Es ist wohl jedem schon einmal so gegangen. Man sitzt in der U-Bahn, im Auto oder auf dem Fahrrad und hört gerade einen Song. Dann springt das Smartphone zum nächsten Lied, das aber gerade echt nicht das ist, was man hören möchte. Doch leider ist es nun ziemlich müßig, das Smartphone aus der Tasche zu fummeln, um einen anderen Song auszuwählen. Und der Sprachassistent des Telefons würde in der Hosentasche steckend wohl kaum auf Sprachkommandos reagieren oder etwas Falsches verstehen. Google Research, eine Forschungsabteilung des Tech-Konzerns Alphabet, arbeitet an einer Lösung für genau solche und ähnlich dramatische Situationen.

Die Idee der Entwickler ist das sogenannte e-textile, also eine Art intelligenter Stoff, in den leitfähige Garne eingewoben werden. Wobei sich Google in diesem Fall auf Schnüre und Kordeln statt auf flächige Textilen fokussiert. Einfach weil diese sowieso schon „sowohl als Zugbänder in Kleidungsstücken als auch als Draht-gebundene Verbindungen für Daten und Strom für Verbrauchergeräte“ genutzt werden, wie der Google-Forscher Alex Olwal schreibt. Das heißt: Die Bänder und Kabel kennt schließlich jeder, sie gehören sowieso zu vielen Kleidungsstücken oder Geräten dazu und stören nicht. Sie haben dann aber zusätzliche Funktionen.

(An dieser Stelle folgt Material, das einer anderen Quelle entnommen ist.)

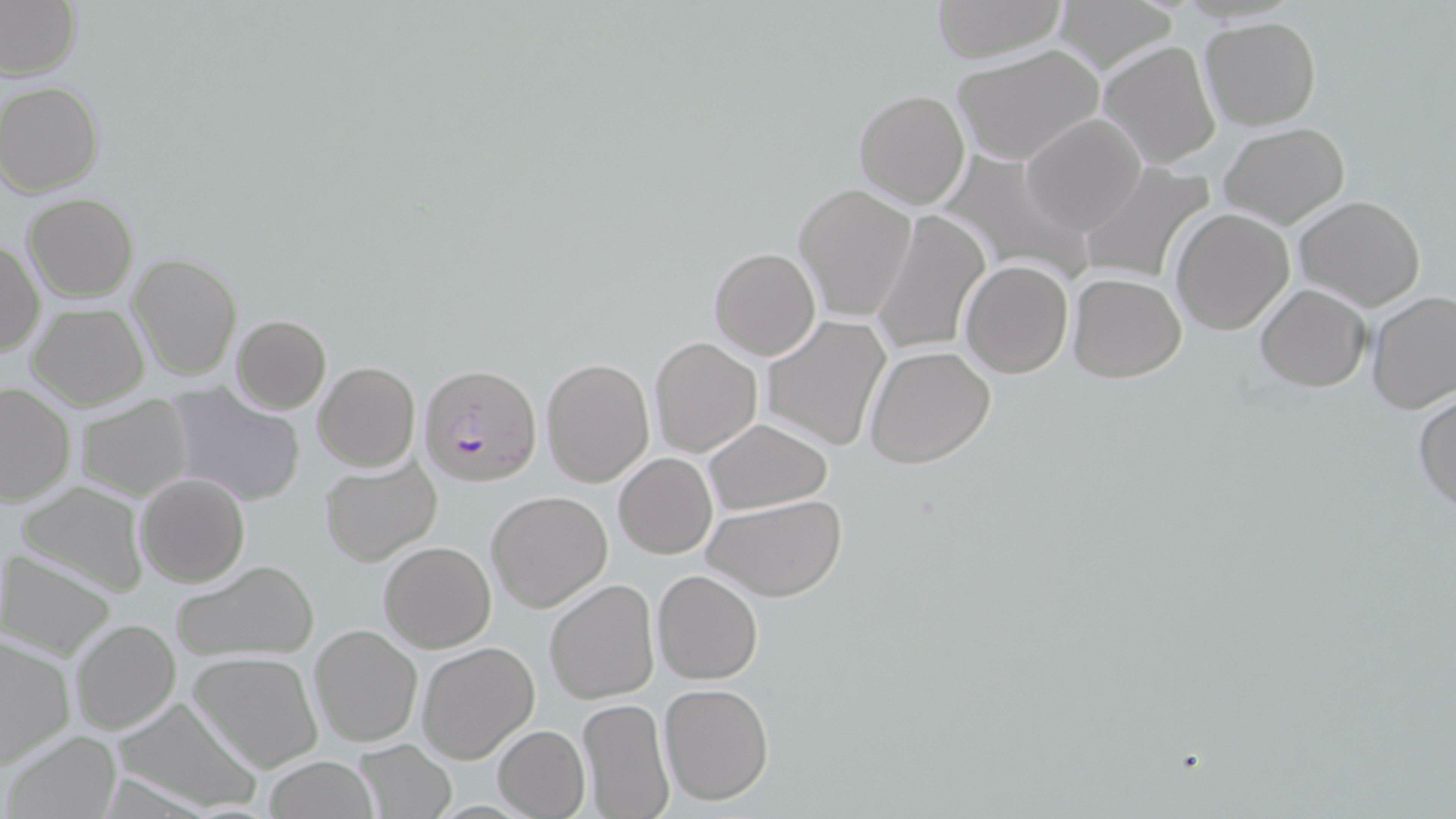

Approximate bounding boxes as (x1, y1, x2, y2) in pixels. Uninfected red blood cell locations: (928, 0, 1069, 61), (1053, 0, 1178, 70), (0, 1, 80, 78), (1200, 17, 1322, 130), (1099, 39, 1221, 170), (952, 43, 1103, 165), (0, 81, 105, 197), (853, 90, 970, 210), (1021, 113, 1147, 237), (1218, 123, 1350, 229), (1081, 159, 1221, 286), (793, 183, 917, 323), (22, 192, 138, 301), (1294, 196, 1425, 311), (1170, 207, 1296, 335), (872, 211, 989, 357), (1, 238, 45, 359), (709, 246, 821, 360), (126, 252, 244, 381), (960, 260, 1073, 378), (1067, 273, 1187, 383), (1255, 282, 1371, 392), (1367, 290, 1455, 415), (27, 301, 149, 410), (231, 315, 330, 413), (760, 316, 890, 451), (649, 336, 761, 457), (863, 344, 997, 469), (541, 356, 654, 487), (314, 361, 421, 472), (0, 381, 76, 508), (162, 382, 306, 508), (1413, 392, 1456, 516), (74, 395, 195, 501), (705, 418, 832, 514), (615, 453, 717, 559), (318, 455, 442, 568), (134, 472, 249, 588), (11, 480, 151, 599), (486, 490, 613, 612), (705, 495, 846, 603), (378, 540, 496, 653), (1, 549, 118, 661), (170, 560, 319, 663), (652, 570, 762, 684), (544, 579, 660, 706), (69, 618, 181, 736), (309, 624, 422, 748), (0, 633, 76, 769), (416, 640, 540, 764), (190, 652, 324, 773), (659, 683, 773, 804), (115, 696, 263, 815), (576, 698, 674, 818), (492, 725, 589, 818), (5, 730, 120, 817), (351, 739, 458, 819), (261, 757, 381, 817). Plasmodium falciparum-infected red blood cell locations: (418, 364, 541, 490). Slide-level diagnosis: Plasmodium falciparum. Light microscopy. Captured at 1000x magnification. Thin blood smear. Image is 1456×819 pixels. May-Grünwald-Giemsa-stained preparation. One field of a larger specimen.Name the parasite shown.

Diese neuen Funktionen wären, wenn es nach den Google-Forschern geht, die einer simplen Fernbedienung. Dafür sollen keine dedizierten Tasten in Bänder, Schnüre und Kordeln integriert werden. Stattdessen sollen sie mit einer Art Bewegungssteuerung ausgestattet sein. Ist etwa die Kordel eines Hoodies oder auch ein Kopfhörerkabel direkt oder drahtlos mit einem Smartphone verbunden, soll sich etwa durch ein Drehen der Kordel in einem Podcast vor- und Zurückspulen oder die Lautstärke erhöhen und senken lassen. Mit einem Ziehen könnte zum nächsten Song gesprungen werden, ein Greifen und Halten könnte einen Anruf beenden und Ähnliches.

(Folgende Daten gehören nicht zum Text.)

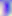

Toxoplasma gondii.

400x magnification. Micrograph.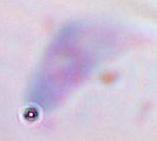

Noch in der Entwicklung, aber die Prototypen funktionieren schon

Die Idee hinter dem e-textile von Google ist vergleichsweise simpel. Mit der Helical Sensing Matrix haben die Forscher eine Kombination aus derzeit acht leitfähigen Fasern entwickelt, die als sendende und empfangende Elektroden funktionieren – und damit von leichten elektrischen Strömen umgeben sind. Greift eine Hand an die Kordel, werden diese Ströme gestört und der Griff erkannt. Wird die Kordel gedrückt, gedreht oder daran gezogen, verschieben sich Fasern und damit die elektrischen Felder gegeneinander, was ebenso gemessen wird. Die Verzerrungen der elektrischen Felder sind, meinen die Google-Forscher, so markant, dass sie vergleichsweise einfach in konkrete Kommandos übersetzt werden können. Ein versehentliches Streifen mit der Hand könne problemlos von einem gewollten Anfassen unterschieden werden.

1

Jedoch sei laut den Google-Entwicklern natürlich die Individualität jedes Menschen zu berücksichtigen. Allein schon die Größe der Hand, die Druckstärke und allgemeine Dynamik der Handbewegungen sind bei jedem anders. Daher luden die Forscher eine Gruppe von zwölf Probanden ein und sammelten insgesamt 864 individuelle Sensorproben von acht grundlegenden Griff- und Zugkommandos. Mit denen wurde dann eine Künstliche Intelligenz gefüttert, die diese lernen, auswerten und interpretieren sollte. Tatsächlich sei dann mit einer Genauigkeit von durchschnittlich 94 Prozent das korrekte Kommando erkannt worden. „Dieses Ergebnis ist ermutigend, insbesondere angesichts der Expressivität, die durch eine so niedrig auflösende Sensormatrix möglich ist“, schreibt Alex Olwal .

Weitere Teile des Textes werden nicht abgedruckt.